Count the lines in the records below that contain the string "farthest". Reply with that number alone.

Excerpted records:
#####
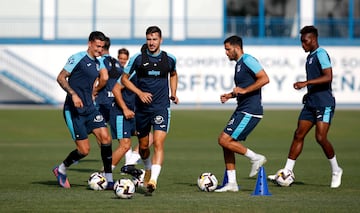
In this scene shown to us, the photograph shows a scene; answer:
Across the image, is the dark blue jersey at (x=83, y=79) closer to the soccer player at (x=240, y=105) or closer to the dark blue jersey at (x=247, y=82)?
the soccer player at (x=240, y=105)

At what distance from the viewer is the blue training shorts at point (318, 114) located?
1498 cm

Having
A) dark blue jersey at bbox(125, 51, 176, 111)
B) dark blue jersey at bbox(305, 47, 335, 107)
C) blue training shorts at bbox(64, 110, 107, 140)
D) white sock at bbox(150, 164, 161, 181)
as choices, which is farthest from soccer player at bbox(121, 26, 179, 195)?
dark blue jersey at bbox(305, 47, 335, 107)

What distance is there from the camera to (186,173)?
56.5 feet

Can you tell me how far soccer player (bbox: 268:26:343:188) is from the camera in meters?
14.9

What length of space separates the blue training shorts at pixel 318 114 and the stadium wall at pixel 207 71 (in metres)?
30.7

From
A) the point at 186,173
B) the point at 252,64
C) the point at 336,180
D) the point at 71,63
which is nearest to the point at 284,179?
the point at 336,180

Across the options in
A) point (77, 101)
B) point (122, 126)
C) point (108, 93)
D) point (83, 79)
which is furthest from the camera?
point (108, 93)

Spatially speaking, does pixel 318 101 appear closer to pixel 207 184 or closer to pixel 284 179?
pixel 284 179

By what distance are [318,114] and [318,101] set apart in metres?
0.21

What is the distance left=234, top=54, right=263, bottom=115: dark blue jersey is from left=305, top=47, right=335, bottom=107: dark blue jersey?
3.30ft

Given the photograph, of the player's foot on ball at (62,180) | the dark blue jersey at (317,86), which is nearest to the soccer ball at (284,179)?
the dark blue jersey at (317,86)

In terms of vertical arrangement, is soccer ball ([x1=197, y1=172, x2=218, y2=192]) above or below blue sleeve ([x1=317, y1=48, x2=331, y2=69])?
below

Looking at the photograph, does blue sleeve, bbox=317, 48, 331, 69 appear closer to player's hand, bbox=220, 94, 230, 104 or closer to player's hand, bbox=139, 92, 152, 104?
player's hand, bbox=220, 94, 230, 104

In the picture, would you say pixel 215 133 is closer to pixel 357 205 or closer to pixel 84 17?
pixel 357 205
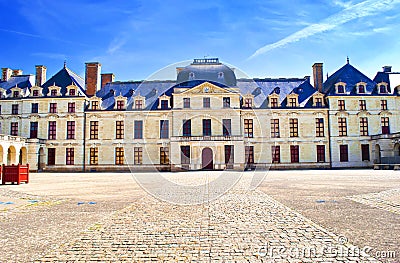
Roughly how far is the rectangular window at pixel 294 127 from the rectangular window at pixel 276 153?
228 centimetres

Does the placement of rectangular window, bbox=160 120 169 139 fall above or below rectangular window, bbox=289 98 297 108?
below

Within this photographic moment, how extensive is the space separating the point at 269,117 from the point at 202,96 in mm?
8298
#####
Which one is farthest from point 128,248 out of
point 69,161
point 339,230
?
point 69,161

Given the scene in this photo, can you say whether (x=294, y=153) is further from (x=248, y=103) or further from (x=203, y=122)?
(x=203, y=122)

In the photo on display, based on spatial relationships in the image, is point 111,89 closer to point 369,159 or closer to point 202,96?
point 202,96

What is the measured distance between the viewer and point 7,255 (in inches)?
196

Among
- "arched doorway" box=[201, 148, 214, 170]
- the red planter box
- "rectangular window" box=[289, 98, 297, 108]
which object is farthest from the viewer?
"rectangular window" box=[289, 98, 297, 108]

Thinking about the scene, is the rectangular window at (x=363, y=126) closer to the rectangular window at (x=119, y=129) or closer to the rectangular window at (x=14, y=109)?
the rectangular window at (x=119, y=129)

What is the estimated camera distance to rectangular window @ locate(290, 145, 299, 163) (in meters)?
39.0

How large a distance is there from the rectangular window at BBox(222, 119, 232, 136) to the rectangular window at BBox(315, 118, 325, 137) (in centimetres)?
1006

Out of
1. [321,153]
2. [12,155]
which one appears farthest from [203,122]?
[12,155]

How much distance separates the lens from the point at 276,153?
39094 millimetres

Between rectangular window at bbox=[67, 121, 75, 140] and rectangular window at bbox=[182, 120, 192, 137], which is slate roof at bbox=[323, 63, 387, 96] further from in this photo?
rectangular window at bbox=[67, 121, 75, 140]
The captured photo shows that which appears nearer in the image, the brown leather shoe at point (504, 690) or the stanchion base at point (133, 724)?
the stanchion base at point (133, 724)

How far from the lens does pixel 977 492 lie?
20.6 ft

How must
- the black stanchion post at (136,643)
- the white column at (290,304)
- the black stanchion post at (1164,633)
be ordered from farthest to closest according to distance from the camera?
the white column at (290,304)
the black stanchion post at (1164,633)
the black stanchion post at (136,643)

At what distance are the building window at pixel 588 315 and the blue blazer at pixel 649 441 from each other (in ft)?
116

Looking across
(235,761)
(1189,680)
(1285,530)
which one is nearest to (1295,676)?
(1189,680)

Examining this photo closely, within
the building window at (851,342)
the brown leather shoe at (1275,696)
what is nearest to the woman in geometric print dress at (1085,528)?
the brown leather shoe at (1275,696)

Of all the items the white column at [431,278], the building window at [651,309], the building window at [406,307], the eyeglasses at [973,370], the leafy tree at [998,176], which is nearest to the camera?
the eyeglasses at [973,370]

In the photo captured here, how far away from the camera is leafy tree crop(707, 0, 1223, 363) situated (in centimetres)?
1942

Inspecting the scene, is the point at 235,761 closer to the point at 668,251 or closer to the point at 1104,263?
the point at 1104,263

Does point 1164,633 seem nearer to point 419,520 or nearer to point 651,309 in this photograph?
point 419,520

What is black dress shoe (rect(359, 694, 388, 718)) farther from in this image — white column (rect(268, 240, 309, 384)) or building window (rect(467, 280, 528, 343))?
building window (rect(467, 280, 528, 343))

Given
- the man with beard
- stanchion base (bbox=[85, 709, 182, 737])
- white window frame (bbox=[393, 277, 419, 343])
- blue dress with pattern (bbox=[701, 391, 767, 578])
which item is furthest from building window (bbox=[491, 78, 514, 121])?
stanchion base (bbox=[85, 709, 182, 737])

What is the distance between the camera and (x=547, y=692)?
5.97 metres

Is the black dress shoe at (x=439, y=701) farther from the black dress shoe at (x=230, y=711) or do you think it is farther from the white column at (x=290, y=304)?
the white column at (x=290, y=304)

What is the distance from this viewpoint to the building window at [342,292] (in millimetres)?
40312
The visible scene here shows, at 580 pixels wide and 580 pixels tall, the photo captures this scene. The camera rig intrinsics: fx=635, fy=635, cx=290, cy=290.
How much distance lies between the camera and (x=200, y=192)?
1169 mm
#####
Answer to this exercise:
5